Similarly, the North-South Expressway project is a key infrastructure initiative that seeks to connect the whole of Vietnam in a radically new way. Starting in 2005, the government developed a plan to build 5,870 km of expressway by 2020, but the government had only developed 1,163 km by then. As Doan Loan explains, “Explaining the slow progress, the ministry has cited the country’s limited financial resources, saying the state budget can only meet investment for renovating and upgrading the national highway system.”
This inability to fund the project became problematic as the government opened bids for the eastern portion of the expressway in 2019. Given Vietnam’s inability to fund the projects themselves, outside investors would invest in eight of the eleven sub-projects. During the bidding process, China was the primary bidder. Of the sixty bids that came in, thirty were from Chinese companies—an unpalatable proposition given the length of these projects and heavy Chinese presence that would result from granting them the bids. As a result, citizens voiced a palatable opposition online, and shortly after, the government rejected all foreign proposals in a move that experts argue was a direct response to China’s bids. Since then, the government has failed to find domestic companies prepared for the undertaking and changed the remaining eight projects (while adding a sub-project) into publicly funded ventures.

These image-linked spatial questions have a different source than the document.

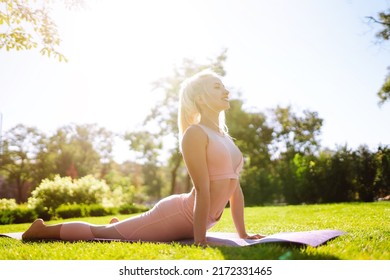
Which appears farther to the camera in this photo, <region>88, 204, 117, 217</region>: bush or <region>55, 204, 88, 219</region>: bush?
<region>88, 204, 117, 217</region>: bush

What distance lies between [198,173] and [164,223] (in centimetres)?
68

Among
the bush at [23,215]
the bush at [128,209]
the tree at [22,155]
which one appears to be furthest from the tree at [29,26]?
the tree at [22,155]

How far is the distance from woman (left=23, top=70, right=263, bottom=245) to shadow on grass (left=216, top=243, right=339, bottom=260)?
32 centimetres

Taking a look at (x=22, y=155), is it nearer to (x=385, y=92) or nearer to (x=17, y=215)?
(x=17, y=215)

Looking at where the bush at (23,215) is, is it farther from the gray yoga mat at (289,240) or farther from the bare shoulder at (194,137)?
the bare shoulder at (194,137)

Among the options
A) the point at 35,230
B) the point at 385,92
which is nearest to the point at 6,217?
the point at 35,230

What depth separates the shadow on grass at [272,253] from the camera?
292 cm

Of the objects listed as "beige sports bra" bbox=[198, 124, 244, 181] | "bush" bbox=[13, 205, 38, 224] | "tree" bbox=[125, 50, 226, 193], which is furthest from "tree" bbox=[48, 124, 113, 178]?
"beige sports bra" bbox=[198, 124, 244, 181]

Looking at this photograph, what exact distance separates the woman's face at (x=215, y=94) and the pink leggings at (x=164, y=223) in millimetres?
809

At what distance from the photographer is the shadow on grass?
9.59 feet

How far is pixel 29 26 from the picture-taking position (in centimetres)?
740

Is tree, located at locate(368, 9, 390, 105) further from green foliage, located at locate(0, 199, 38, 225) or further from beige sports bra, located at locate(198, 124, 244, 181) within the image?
green foliage, located at locate(0, 199, 38, 225)
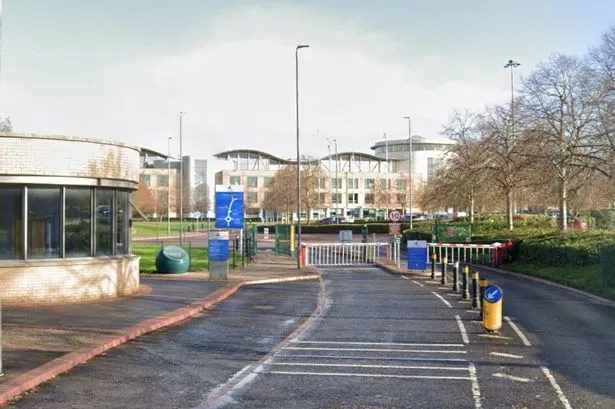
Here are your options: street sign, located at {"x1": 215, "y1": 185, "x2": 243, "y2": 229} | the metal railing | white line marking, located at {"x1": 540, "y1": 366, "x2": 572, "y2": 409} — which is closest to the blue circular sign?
white line marking, located at {"x1": 540, "y1": 366, "x2": 572, "y2": 409}

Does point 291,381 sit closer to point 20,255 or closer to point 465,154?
point 20,255

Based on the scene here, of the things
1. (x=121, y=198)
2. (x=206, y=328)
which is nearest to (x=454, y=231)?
(x=121, y=198)

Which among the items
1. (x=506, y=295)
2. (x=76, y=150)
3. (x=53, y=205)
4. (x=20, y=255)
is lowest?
(x=506, y=295)

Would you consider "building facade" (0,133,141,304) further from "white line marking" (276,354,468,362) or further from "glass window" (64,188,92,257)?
"white line marking" (276,354,468,362)

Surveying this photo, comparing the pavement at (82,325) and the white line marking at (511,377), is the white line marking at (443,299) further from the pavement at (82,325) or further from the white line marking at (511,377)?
the white line marking at (511,377)

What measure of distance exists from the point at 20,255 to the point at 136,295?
10.2ft

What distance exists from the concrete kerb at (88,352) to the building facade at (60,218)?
7.52ft

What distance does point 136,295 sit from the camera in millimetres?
17109

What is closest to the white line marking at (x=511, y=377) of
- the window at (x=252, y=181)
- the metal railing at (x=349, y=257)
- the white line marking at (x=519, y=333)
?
the white line marking at (x=519, y=333)

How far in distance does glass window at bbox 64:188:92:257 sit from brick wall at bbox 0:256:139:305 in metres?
0.32

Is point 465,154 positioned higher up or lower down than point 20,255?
higher up

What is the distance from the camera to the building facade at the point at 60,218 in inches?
582

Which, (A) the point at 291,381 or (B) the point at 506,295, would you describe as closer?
(A) the point at 291,381

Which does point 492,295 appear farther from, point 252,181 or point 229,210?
point 252,181
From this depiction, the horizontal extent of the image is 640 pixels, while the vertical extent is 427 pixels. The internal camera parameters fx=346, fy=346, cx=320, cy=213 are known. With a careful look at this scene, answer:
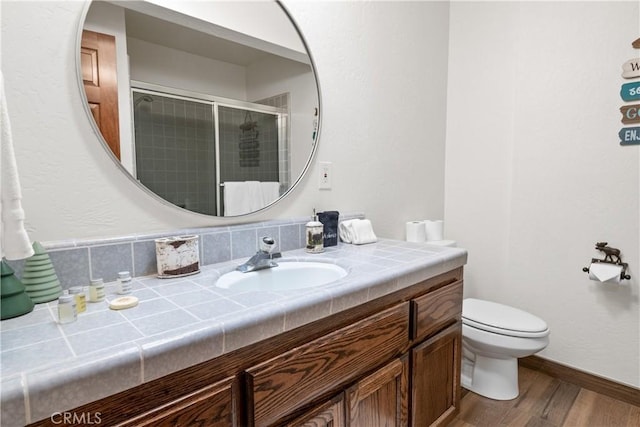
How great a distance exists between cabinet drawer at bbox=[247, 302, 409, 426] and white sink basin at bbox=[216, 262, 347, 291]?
0.68 ft

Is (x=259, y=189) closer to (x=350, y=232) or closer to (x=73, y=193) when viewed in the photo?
(x=350, y=232)

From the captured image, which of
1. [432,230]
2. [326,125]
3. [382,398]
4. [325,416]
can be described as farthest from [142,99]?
[432,230]

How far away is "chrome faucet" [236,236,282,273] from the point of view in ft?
3.71

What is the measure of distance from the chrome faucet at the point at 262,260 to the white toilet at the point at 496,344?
3.77ft

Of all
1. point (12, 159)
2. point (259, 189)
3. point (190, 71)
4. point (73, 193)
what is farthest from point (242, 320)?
point (190, 71)

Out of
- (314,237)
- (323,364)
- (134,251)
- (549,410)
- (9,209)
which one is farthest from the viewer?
(549,410)

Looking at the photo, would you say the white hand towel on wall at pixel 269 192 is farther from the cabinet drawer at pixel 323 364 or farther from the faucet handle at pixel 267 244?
the cabinet drawer at pixel 323 364

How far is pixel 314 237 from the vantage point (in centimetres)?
139

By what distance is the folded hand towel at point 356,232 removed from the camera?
1.54 metres

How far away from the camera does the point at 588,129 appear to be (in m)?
1.82

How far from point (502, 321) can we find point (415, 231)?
24.5 inches

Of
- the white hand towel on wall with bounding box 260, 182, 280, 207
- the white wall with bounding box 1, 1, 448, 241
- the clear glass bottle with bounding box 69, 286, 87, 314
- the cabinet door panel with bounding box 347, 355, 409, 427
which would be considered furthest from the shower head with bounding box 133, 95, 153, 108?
the cabinet door panel with bounding box 347, 355, 409, 427

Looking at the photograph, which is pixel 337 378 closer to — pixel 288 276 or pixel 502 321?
pixel 288 276

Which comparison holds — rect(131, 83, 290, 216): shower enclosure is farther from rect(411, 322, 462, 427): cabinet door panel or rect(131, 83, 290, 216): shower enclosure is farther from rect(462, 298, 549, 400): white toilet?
rect(462, 298, 549, 400): white toilet
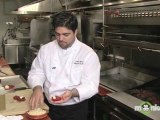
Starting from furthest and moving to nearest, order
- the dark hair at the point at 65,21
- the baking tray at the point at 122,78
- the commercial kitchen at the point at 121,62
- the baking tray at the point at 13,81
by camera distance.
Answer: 1. the baking tray at the point at 122,78
2. the baking tray at the point at 13,81
3. the commercial kitchen at the point at 121,62
4. the dark hair at the point at 65,21

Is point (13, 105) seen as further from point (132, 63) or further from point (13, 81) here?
point (132, 63)

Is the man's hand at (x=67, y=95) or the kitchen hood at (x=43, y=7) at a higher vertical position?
the kitchen hood at (x=43, y=7)

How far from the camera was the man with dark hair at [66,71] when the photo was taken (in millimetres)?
1896

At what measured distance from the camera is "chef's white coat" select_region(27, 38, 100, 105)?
1.98 m

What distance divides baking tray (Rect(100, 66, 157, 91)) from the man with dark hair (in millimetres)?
850

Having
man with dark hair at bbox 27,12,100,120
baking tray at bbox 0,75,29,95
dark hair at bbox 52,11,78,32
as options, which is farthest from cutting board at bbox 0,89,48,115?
dark hair at bbox 52,11,78,32

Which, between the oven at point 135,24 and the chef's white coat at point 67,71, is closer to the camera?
the chef's white coat at point 67,71

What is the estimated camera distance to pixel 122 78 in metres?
3.23

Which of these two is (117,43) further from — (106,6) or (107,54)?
(107,54)

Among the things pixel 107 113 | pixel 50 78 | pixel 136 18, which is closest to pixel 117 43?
pixel 136 18

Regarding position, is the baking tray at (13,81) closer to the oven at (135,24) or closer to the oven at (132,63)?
the oven at (132,63)

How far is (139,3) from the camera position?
8.00 feet

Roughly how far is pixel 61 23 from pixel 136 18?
0.94 meters

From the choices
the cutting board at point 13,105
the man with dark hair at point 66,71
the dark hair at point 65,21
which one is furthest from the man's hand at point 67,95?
the dark hair at point 65,21
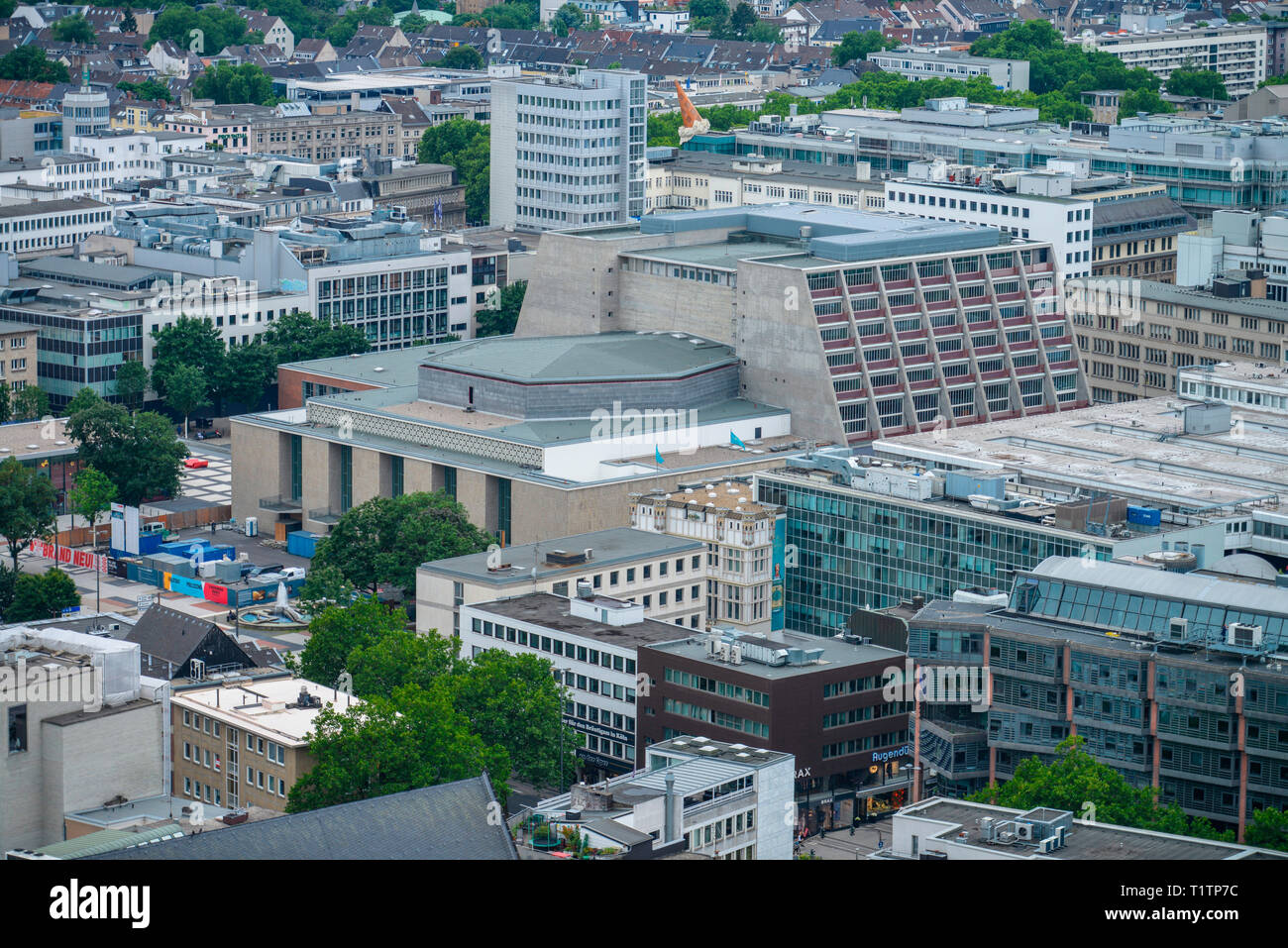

As Leon Trotsky is assumed to have once opined, “You may not be interested in war, but war is interested in you.” Tolstoy explained to the reader that war is a force too powerful for one person to ignore. This same phenomenon applies to history, which plays a determinate role in our lives, countries, and cultures. At times, as in the case of Vietnam, it can play a critical role in a state’s foreign policy. Its defense against foreign invaders and its history of struggle against China characterize its nationalism, which Chinese actions and territorial ambitions in the South China Sea activate. Through the influence of this nationalism, the history between these two nations plays a significant role in constraining Vietnamese engagement with China.